═══ Document
# Aquarium Plants



## falcooo (Sep 4, 2011)

Realizing most people in this forum have planted tanks, where do you buy your plants, and even your moss? Is it primarily local fish stores? Or do any of you buy these plants when your looking for something specific online? if so, what are some sites you have had good experiences with, also sites you've had bad experiences with so i know to stay away? Thanks.


----------



## majerah1 (Oct 29, 2010)

All my plants have come from users here or another forum.My area is very small,to the point we have one local private owned petshop,which sells no plants and very few fish.There stock is very lacking.


There is a section here for buying and selling fish plants and other things.

Aquabid is also a good site to buy things from.


----------



## BBradbury (Apr 22, 2011)

Good morning fal...

You can start with this forum. There a number of members that sell their cuttings. I've never bought, I have more than enough plants in my tanks, but the prices seem quite reasonable compared to the online sources.

B


----------



## Gizmo (Dec 6, 2010)

I started out a couple years ago with some bulbs bought from PetsMart for $3. Grew a wisteria plant, a giant hygro, a crypt, and a tiger lotus from bulbs. That was 2 years ago. Now I have about 20 wisteria plants, 6 hygros, no tiger lotus (sold one for $20 and the other died), and two MASSIVE crypt plants all over my tanks. I've added Marimo moss and java moss I've bought off the classifieds in the area.

I'll ship you some wisteria for free if you'd like.


----------



## jrman83 (Jul 9, 2010)

Some online sources would be aquariumplants.com or liveaquaria.com....with a few others out there also. I've bought from numerous sites like this one, ebay, and a couple of different online stores. If you want to get plants in bunches or you're trying to plant a large tank all at once the online stores come in handy for quantity and selection.


----------



## williemcd (Jun 23, 2011)

James on here is part of our local fish club. His prices are 1/2 of what you'd pay elsewhere. Note.. he is a hobby'st and as such doesn't maintain an inventory, just shares the wealth of his outrageous success growing plants. Bill in Va.


----------



## holly12 (Apr 21, 2011)

So far, all my plants have come from Pet Smart or Big Al's.... but that can end up becoming pricey. 

I may start looking into buying plants on line, as well as through some posters on this forum! Many people here have fantastic plants and are more than willing to share them for great prices!


----------



## falcooo (Sep 4, 2011)
══════
═══ Record list
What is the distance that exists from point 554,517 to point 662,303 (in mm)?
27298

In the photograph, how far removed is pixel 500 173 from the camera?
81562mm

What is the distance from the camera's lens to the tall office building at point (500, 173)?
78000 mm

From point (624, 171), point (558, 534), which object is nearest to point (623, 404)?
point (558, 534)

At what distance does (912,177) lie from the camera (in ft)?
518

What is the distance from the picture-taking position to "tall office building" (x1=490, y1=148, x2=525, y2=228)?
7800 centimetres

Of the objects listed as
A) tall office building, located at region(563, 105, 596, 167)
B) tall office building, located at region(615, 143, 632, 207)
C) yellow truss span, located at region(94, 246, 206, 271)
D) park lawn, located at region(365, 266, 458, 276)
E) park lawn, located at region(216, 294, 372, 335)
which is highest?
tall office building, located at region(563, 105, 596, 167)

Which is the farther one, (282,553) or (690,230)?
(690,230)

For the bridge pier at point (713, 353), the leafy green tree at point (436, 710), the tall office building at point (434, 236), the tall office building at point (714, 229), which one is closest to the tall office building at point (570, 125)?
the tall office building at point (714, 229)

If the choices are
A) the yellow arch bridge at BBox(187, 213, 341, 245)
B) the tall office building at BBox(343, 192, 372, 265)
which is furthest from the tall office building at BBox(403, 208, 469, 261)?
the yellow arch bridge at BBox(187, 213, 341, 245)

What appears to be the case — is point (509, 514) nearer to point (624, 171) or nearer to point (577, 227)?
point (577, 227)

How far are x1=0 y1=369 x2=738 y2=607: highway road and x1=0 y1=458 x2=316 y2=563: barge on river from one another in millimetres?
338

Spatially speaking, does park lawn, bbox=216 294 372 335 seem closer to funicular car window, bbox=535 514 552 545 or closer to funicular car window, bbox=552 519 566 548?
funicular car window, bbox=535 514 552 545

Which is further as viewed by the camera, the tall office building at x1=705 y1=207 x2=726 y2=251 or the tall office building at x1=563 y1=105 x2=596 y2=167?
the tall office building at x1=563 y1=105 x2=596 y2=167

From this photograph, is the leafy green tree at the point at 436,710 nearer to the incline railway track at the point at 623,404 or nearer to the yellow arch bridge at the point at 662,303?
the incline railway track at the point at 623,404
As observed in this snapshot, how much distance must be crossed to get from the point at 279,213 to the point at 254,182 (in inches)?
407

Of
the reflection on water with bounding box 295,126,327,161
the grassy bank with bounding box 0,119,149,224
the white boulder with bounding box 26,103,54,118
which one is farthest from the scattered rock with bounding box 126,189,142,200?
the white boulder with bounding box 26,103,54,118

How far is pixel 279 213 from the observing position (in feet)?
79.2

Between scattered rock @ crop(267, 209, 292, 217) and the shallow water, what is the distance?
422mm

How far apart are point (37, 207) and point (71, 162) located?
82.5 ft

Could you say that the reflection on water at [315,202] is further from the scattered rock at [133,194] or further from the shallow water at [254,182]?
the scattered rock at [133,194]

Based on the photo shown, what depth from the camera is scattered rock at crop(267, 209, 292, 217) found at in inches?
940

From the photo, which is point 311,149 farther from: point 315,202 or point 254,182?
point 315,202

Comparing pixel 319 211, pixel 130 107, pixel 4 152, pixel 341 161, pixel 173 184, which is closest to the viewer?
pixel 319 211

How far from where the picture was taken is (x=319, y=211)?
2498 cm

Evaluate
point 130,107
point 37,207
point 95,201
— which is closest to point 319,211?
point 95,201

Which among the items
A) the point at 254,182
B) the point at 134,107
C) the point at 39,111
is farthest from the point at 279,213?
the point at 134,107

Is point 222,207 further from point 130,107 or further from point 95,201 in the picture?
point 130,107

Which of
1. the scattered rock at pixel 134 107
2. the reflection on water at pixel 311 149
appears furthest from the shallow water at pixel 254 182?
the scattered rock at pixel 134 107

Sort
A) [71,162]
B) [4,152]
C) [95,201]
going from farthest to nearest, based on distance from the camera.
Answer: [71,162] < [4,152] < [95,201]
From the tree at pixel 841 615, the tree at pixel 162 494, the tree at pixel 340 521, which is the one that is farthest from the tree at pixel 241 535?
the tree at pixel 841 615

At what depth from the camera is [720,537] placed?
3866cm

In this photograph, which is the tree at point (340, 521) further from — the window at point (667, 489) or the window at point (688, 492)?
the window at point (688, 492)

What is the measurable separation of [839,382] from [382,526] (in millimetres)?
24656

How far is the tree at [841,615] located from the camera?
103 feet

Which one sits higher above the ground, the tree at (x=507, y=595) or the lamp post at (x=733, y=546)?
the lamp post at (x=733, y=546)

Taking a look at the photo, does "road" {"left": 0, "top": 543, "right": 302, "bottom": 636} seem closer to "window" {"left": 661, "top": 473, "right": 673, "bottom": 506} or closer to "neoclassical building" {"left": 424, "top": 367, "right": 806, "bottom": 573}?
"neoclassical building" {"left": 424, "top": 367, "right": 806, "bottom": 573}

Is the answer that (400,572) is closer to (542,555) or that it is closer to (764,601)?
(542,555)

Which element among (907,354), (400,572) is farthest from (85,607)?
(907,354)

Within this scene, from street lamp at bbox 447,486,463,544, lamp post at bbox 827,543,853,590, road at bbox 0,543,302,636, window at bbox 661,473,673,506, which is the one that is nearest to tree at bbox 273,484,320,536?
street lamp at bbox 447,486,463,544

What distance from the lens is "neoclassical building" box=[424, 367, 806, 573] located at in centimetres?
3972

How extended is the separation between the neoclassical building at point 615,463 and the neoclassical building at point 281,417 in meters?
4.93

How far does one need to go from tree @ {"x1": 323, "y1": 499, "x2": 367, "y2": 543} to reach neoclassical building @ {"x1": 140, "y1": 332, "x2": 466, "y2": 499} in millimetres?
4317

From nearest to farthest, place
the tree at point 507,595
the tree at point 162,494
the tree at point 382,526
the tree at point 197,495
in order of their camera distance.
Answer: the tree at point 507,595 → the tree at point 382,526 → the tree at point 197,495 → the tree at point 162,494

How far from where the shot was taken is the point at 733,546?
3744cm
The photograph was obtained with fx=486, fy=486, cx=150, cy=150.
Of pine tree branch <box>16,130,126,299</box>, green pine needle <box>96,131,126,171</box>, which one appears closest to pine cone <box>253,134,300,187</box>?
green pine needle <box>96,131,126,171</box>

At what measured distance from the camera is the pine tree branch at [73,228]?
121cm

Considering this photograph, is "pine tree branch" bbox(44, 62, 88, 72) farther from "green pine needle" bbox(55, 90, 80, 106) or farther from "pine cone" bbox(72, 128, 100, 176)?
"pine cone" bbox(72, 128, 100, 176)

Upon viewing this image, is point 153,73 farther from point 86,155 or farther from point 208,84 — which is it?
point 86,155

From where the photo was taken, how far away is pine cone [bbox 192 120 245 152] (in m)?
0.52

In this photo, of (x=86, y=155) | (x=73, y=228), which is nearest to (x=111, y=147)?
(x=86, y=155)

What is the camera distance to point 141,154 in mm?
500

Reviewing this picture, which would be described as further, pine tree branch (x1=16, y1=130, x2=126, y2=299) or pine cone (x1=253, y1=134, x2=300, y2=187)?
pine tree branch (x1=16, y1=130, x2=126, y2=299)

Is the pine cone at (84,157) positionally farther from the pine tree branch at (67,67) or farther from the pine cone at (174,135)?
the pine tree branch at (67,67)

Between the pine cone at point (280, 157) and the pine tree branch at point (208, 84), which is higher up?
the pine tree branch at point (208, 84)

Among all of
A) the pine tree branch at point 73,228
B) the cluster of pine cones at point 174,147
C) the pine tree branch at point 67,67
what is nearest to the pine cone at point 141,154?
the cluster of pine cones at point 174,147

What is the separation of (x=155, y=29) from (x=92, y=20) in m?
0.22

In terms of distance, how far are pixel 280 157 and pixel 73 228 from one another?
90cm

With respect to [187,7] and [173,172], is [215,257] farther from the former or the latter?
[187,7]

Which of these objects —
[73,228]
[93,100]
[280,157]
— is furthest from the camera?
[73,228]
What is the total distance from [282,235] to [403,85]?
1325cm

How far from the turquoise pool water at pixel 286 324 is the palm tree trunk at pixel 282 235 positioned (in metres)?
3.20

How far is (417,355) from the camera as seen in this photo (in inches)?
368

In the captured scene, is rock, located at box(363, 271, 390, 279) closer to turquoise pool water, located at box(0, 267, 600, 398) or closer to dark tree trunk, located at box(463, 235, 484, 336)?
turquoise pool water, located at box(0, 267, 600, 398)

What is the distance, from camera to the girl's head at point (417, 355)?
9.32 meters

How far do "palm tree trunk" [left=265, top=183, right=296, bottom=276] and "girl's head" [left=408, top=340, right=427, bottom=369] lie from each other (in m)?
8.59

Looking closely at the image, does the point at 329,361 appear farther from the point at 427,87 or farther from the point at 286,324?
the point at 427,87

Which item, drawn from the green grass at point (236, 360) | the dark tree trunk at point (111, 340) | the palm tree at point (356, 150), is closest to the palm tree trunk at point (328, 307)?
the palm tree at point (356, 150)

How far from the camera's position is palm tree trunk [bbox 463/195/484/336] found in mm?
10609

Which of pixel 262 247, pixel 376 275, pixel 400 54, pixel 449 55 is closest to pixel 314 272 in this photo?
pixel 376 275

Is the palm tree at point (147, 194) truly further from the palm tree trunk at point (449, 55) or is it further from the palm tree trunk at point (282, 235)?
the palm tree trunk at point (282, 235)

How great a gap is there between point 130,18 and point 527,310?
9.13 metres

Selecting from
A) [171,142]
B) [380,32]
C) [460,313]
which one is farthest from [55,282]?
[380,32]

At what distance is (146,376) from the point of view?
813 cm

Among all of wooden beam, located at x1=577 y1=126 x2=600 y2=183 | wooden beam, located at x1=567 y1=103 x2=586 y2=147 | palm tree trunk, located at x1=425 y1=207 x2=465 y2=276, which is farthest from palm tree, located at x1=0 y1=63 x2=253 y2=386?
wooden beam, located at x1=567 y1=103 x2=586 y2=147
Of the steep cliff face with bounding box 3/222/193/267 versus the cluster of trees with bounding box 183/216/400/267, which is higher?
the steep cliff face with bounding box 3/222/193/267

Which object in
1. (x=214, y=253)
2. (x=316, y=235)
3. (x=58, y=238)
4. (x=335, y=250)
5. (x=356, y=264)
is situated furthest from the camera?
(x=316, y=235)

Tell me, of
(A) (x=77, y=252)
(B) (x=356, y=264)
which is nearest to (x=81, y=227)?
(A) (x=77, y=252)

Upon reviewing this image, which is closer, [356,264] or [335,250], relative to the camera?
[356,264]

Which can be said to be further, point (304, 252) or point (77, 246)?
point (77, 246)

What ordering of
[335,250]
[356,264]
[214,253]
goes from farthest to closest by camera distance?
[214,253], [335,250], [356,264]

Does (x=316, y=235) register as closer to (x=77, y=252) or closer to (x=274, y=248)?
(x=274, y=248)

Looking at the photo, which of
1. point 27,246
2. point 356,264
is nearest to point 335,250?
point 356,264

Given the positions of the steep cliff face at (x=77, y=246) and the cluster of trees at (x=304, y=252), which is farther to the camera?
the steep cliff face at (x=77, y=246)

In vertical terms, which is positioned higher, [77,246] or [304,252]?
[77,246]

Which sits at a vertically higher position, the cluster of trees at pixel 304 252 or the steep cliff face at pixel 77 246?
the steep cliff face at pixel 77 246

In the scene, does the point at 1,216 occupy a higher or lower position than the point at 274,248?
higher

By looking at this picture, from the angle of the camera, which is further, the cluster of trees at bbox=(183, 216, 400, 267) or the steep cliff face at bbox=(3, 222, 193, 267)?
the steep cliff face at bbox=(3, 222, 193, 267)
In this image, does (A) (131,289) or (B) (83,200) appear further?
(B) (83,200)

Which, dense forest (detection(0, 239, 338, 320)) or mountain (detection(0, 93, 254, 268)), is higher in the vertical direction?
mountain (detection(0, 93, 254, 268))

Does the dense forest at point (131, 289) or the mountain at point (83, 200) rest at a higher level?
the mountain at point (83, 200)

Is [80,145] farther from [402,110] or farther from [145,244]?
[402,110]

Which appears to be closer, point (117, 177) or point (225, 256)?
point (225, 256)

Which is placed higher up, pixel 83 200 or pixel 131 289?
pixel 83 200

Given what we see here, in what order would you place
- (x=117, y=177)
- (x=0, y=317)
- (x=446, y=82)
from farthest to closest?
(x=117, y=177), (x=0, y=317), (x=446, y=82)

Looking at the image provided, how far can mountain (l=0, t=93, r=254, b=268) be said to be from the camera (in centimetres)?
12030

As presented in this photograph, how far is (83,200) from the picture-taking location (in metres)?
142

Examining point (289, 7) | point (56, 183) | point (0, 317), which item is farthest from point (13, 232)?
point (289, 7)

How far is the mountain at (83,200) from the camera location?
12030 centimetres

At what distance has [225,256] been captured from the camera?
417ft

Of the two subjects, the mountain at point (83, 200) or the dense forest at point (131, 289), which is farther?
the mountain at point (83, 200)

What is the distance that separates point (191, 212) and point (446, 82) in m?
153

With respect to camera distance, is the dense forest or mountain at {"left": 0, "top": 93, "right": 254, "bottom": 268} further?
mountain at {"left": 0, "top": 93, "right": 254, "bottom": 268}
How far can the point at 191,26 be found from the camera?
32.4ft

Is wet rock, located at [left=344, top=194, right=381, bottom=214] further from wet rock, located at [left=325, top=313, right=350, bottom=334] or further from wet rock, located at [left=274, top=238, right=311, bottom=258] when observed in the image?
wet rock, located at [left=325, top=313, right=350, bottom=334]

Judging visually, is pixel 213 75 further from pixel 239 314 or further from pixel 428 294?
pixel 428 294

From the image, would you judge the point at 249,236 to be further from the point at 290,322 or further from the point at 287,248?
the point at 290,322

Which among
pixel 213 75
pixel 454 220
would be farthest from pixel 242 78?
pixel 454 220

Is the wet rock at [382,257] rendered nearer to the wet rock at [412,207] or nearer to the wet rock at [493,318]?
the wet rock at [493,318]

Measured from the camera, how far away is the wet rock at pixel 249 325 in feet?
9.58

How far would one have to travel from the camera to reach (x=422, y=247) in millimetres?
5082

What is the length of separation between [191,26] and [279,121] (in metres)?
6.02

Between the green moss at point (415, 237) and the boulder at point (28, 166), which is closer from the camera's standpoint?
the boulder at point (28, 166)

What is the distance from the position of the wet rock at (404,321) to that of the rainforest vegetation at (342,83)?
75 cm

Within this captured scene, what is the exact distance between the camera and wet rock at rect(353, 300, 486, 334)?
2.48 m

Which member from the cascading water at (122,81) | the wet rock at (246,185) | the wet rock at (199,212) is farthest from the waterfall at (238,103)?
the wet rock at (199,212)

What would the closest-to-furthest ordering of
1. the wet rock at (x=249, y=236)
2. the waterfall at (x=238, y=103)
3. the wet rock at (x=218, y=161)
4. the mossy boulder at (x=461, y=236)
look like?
══════
Requirements: Write the next part of the forum thread about buying aquarium plants, starting right after its last line.

Response to the task:
Gizmo said:


> I started out a couple years ago with some bulbs bought from PetsMart for $3. Grew a wisteria plant, a giant hygro, a crypt, and a tiger lotus from bulbs. That was 2 years ago. Now I have about 20 wisteria plants, 6 hygros, no tiger lotus (sold one for $20 and the other died), and two MASSIVE crypt plants all over my tanks. I've added Marimo moss and java moss I've bought off the classifieds in the area.
> 
> I'll ship you some wisteria for free if you'd like.


Hey Gizmo, thanks i really appreciate your generosity...i would love some wisteria to to start off my tank. how would i go about this tho? sorry im still very new to the forum world.

Another question however.....i am going to start my first beaslbob method build and am still unsure about the lighting. i don't want anything too expensive as money is rather tight right now. i saw something called Zoo Med T-8 Flora Sun Max Plant Growth bulbs at the petco nearby. (Zoo Med T-8 Flora Sun Max Plant Growth Fluorescent Bulb at PETCO) The guy at the store told me this lighting wouldn't be as good as a T5 but is also a fraction of the price. If i wanted to use these lights do you guys think i can still have a successful planted tank??? do i need to gear the plants i chose in a certain direction? such as "low-light plants"? thanks. i appreciate you guys advice/information and am really becoming a fan of this forum as i have only been on here about a week or so.


----------



## snail (Aug 6, 2010)

I use e-bay a lot and on the whole it's a positive experience.


----------



## frogwings (Aug 26, 2011)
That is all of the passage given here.